Construction of a nondeterministic FSM is accomplished by adding an ambiguous transition. That is, one or more transitions in the FSM accept the same input symbol. Creation and consumption of a trivial nondeterministic FSM are demonstrated in the following example.

using System.Diagnostics;
using System.Linq;
using Jolt.Automata

void CreateAndConsumeFSM()
{
  FiniteStateMachine<char> fsm = new FiniteStateMachine<char>();
  
  fsm.AddStates(new[] { "start", "first", "second", "final" });
  fsm.StartState = "start";
  fsm.SetFinalState("final");
  
  fsm.AddTransition(new Transition<char>("start", "first", 'a'.Equals));
  fsm.AddTransition(new Transition<char>("start", "second", 'a'.Equals));
  fsm.AddTransition(new Transition<char>("first", "final", 'b'.Equals));
  fsm.AddTransition(new Transition<char>("second", "second", 'b'.Equals));
  
  IFsmEnumerator<char> enumerator = fsm.CreateStateEnumerator(EnumerationType.Nondeterministic, fsm.StartState);
  foreach (char inputSymbol in "ab")
  {
    if(enumerator.MoveNext(inputSymbol)
    {
      Console.Write("Number of current states: ");
      Console.WriteLine(enumerator.CurrentStates.Count());	  
    }
  }
  
  Debug.Assert(fsm.Consume(EnumeratorType.NonDeterministic, "ab").IsAccepted);
}



When an enumerator detects an invalid input symbol (i.e., no valid transition from the current state for the given input symbol), it moves to the implicit error state. This state has no outbound transitions and thus any further input symbol consumption will not move the enumerator to another state.

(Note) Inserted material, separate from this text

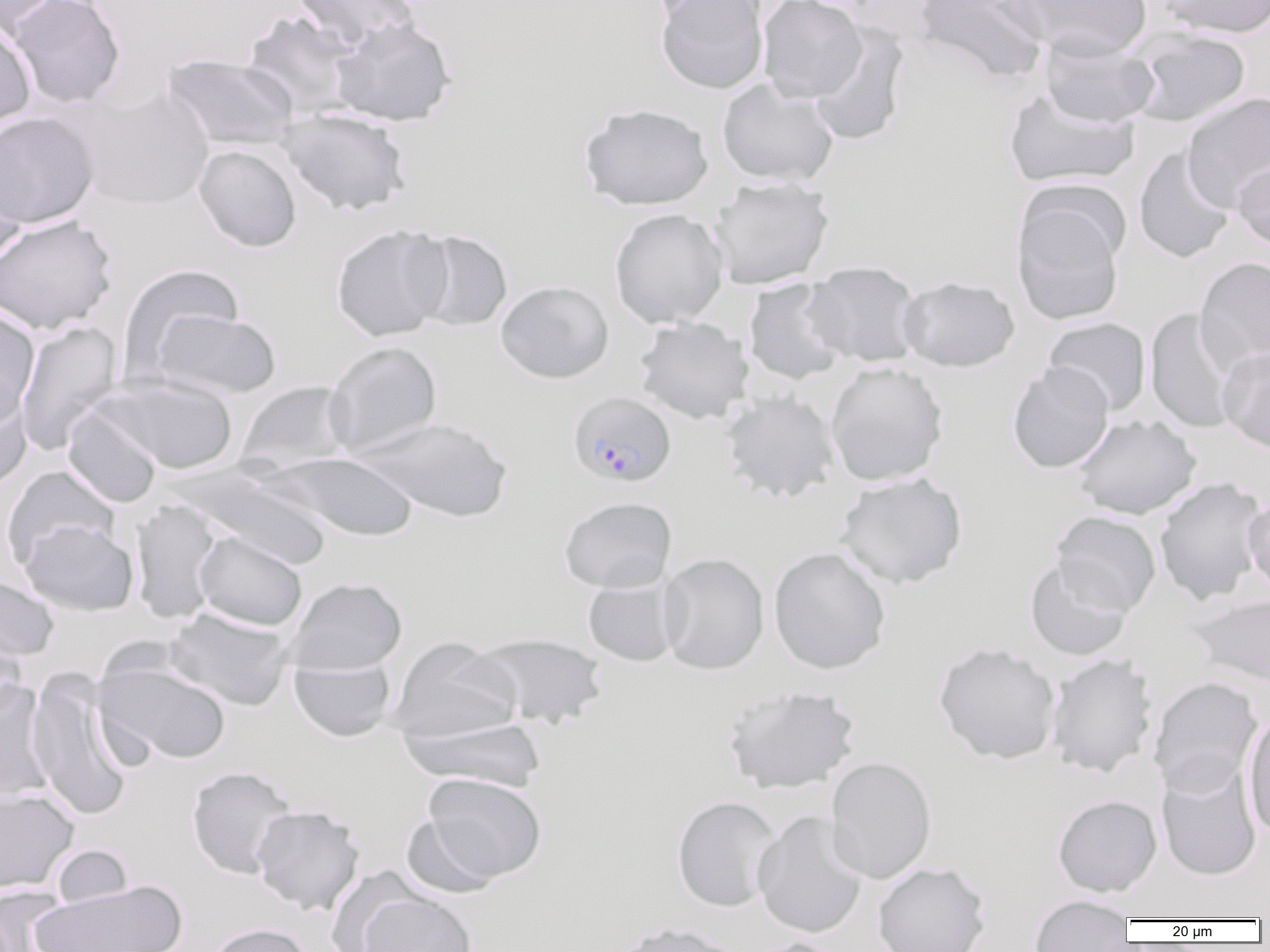 Approximate bounding boxes as named x1/y1/x2/y2 corners in pixels. Plasmodium falciparum-infected red blood cell locations: (x1=568, y1=391, x2=677, y2=488). Uninfected red blood cell locations: (x1=0, y1=0, x2=64, y2=38), (x1=6, y1=0, x2=126, y2=110), (x1=291, y1=0, x2=419, y2=55), (x1=645, y1=0, x2=767, y2=26), (x1=655, y1=0, x2=769, y2=95), (x1=757, y1=0, x2=867, y2=103), (x1=913, y1=0, x2=1051, y2=85), (x1=1011, y1=0, x2=1152, y2=59), (x1=1158, y1=0, x2=1270, y2=38), (x1=242, y1=11, x2=361, y2=118), (x1=330, y1=16, x2=457, y2=127), (x1=0, y1=21, x2=36, y2=134), (x1=808, y1=24, x2=909, y2=147), (x1=1125, y1=27, x2=1251, y2=128), (x1=1039, y1=36, x2=1160, y2=128), (x1=161, y1=53, x2=300, y2=153), (x1=716, y1=78, x2=839, y2=187), (x1=1004, y1=88, x2=1140, y2=189), (x1=73, y1=89, x2=214, y2=209), (x1=1182, y1=91, x2=1270, y2=212), (x1=578, y1=102, x2=714, y2=211), (x1=276, y1=107, x2=412, y2=217), (x1=0, y1=111, x2=100, y2=228), (x1=0, y1=142, x2=30, y2=267), (x1=193, y1=145, x2=301, y2=252), (x1=1133, y1=146, x2=1236, y2=264), (x1=1232, y1=157, x2=1270, y2=251), (x1=708, y1=176, x2=834, y2=290), (x1=1011, y1=191, x2=1127, y2=326), (x1=609, y1=208, x2=728, y2=328), (x1=0, y1=215, x2=118, y2=334), (x1=330, y1=224, x2=453, y2=342), (x1=409, y1=229, x2=513, y2=332), (x1=1194, y1=256, x2=1270, y2=377), (x1=802, y1=260, x2=925, y2=368), (x1=117, y1=263, x2=244, y2=379), (x1=898, y1=276, x2=1020, y2=372), (x1=743, y1=279, x2=849, y2=386), (x1=495, y1=280, x2=614, y2=384), (x1=1145, y1=307, x2=1240, y2=434), (x1=0, y1=309, x2=40, y2=429), (x1=152, y1=309, x2=282, y2=400), (x1=634, y1=317, x2=754, y2=425), (x1=1042, y1=317, x2=1151, y2=417), (x1=15, y1=320, x2=123, y2=455), (x1=323, y1=341, x2=443, y2=458), (x1=1218, y1=346, x2=1270, y2=453), (x1=825, y1=361, x2=949, y2=486), (x1=1006, y1=362, x2=1114, y2=473), (x1=95, y1=374, x2=239, y2=474), (x1=237, y1=381, x2=353, y2=473), (x1=0, y1=384, x2=32, y2=494), (x1=720, y1=390, x2=840, y2=504), (x1=63, y1=404, x2=163, y2=508), (x1=1071, y1=414, x2=1201, y2=520), (x1=354, y1=417, x2=513, y2=523), (x1=261, y1=451, x2=421, y2=542), (x1=176, y1=464, x2=335, y2=569), (x1=1, y1=467, x2=120, y2=569), (x1=835, y1=473, x2=968, y2=589), (x1=1154, y1=476, x2=1268, y2=606), (x1=1243, y1=494, x2=1270, y2=597), (x1=559, y1=496, x2=677, y2=593), (x1=130, y1=499, x2=223, y2=624), (x1=1050, y1=511, x2=1162, y2=616), (x1=19, y1=519, x2=139, y2=616), (x1=194, y1=531, x2=308, y2=631), (x1=768, y1=546, x2=890, y2=674), (x1=658, y1=553, x2=769, y2=675), (x1=1024, y1=559, x2=1132, y2=661), (x1=0, y1=575, x2=60, y2=662), (x1=285, y1=577, x2=408, y2=675), (x1=582, y1=577, x2=681, y2=667), (x1=1189, y1=594, x2=1270, y2=686), (x1=165, y1=607, x2=294, y2=711), (x1=0, y1=630, x2=28, y2=722), (x1=471, y1=632, x2=609, y2=730), (x1=389, y1=636, x2=522, y2=743), (x1=933, y1=641, x2=1061, y2=765), (x1=1046, y1=653, x2=1158, y2=778), (x1=289, y1=656, x2=397, y2=742), (x1=93, y1=657, x2=231, y2=766), (x1=25, y1=672, x2=134, y2=821), (x1=1148, y1=676, x2=1264, y2=797), (x1=0, y1=682, x2=55, y2=806), (x1=721, y1=684, x2=860, y2=794), (x1=1243, y1=710, x2=1270, y2=839), (x1=398, y1=716, x2=547, y2=792), (x1=825, y1=756, x2=936, y2=884), (x1=1156, y1=759, x2=1263, y2=883), (x1=186, y1=766, x2=298, y2=879), (x1=421, y1=772, x2=547, y2=884), (x1=0, y1=788, x2=79, y2=893), (x1=1052, y1=794, x2=1162, y2=897), (x1=671, y1=795, x2=781, y2=912), (x1=250, y1=805, x2=364, y2=915), (x1=752, y1=811, x2=868, y2=939), (x1=402, y1=814, x2=501, y2=899), (x1=50, y1=844, x2=134, y2=910), (x1=873, y1=862, x2=990, y2=952), (x1=32, y1=878, x2=185, y2=952), (x1=1, y1=886, x2=71, y2=952), (x1=357, y1=890, x2=477, y2=952), (x1=1029, y1=894, x2=1134, y2=951), (x1=609, y1=921, x2=746, y2=952), (x1=202, y1=922, x2=316, y2=952), (x1=743, y1=937, x2=850, y2=952). Slide-level diagnosis: Plasmodium falciparum. Image is 1270×952 pixels. Thin blood smear. Single field of view. Optical microscopy. Captured at 1000x magnification.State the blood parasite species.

The implicit error state is named Jolt.FSM.ImplicitErrorState, and information about the symbol-sequence rejection is obtained as depicted in the following example.

using System;
using Jolt.Automata;

void WriteFinalState(IEnumerable<int> inputSymbols)
{
  FiniteStateMachine<int> fsm = new FiniteStateMachine<int>();
 
  fsm.AddStates(new string[] { "start", "final" });
  fsm.AddState("Jolt.FSM.ImplicitErrorState");  // Throws -- state name is reserved.
  fsm.StartState = "start";
  fsm.SetFinalState("final");
 
  fsm.AddTransition(new Transition<int>("start", "final", n => n == 100));
 
  ConsumptionResult result = fsm.Consume(EnumerationType.Nondeterministic, new int[] { 200 });
  if (!result.IsAccepted)
  {
    foreach(string state in result.LastStates)
    {
        Console.Error.WriteLine(state);
    }

    Console.Error.WriteLine(result.LastSymbol);
    Console.Error.WriteLine(result.NumberOfConsumedSymbols);
  }
}


The FiniteStateMachine class uses a QuickGraph graph for data storage, allowing natural conversion between the two data types. The following example demonstrates how to construct an FSM from a corresponding graph. Note that this operation creates a copy of the graph, allowing for changes between the two objects to progress independently.

using System;
using System.Linq;
using QuickGraph;
using Jolt.Automata;
 
void CreateFsm<TAlphabet>()
{
  // Create a graph.
  BidirectionalGraph<string, Transition<TAlphabet>> graph = new BidirectionalGraph<string, Transition<TAlphabet>>();
  graph.AddVerticesAndEdge(new Transition<TAlphabet>("start", "finish", inputSymbol => true));
  graph.AddEdge(new Transition<TAlphabet>("finish", "start", inputSymbol => true));
 
  // Convert to FSM.
  FiniteStateMachine<TAlphabet> fsm = new FiniteStateMachine<TAlphabet>(graph);
  fsm.StartState = "start";
  fsm.SetFinalState("finish");
 
  // Manipulate graph and test FSM.
  graph.ClearEdges();
  Console.WriteLine(fsm.Consume(Enumerable.Repeat(default(TAlphabet), 4)).IsAccepted);
}

The following example demonstrates how to convert an FSM to a graph. Note that this operation does not create a copy of FSM prior to conversion. Hence, a change made to the resulting graph object is reflected in the FSM.

using System;
using System.Linq;
using QuickGraph;
using Jolt.Automata;
 
void CreateGraph<TAlphabet>()
{
  // Create an FSM.
  FiniteStateMachine<TAlphabet> fsm = new FiniteStateMachine<TAlphabet>();
  fsm.AddStates(new string[] {"start", "finish"})
  fsm.AddTransition(new Transition<TAlphabet>("start", "finish", inputSymbol => true));
  fsm.AddTransition(new Transition<TAlphabet>("finish", "start", inputSymbol => true));
  fsm.StartState = "start";
  fsm.SetFinalState("finish");
 
  // Convert to graph.
  IBidirectionalGraph<string, Transition<TAlphabet>> graph = fsm.AsGraph;
 
  // Manipulate graph and test FSM.
  graph.ClearEdges();
  graph.ClearVertices();
  Console.WriteLine(fsm.StartState == "start");
  Console.WriteLine(fsm.RemoveState("finish"));
}


GraphML serialization is accomplished through the FsmConverter class, as depicted in the following example.

using System.IO;
using Jolt.Automata;
 
void Serialize<TAlphabet>(FiniteStateMachine<TAlphabet> fsm)
{
  using (XmlWriter writer = XmlWriter.Create(Path.GetRandomFileName()))
  {
    FsmConverter.ToGraphML(fsm, writer);
  }
}

Serialization of the FSM from the error state example (less the erroneous operation) yields the following GraphML.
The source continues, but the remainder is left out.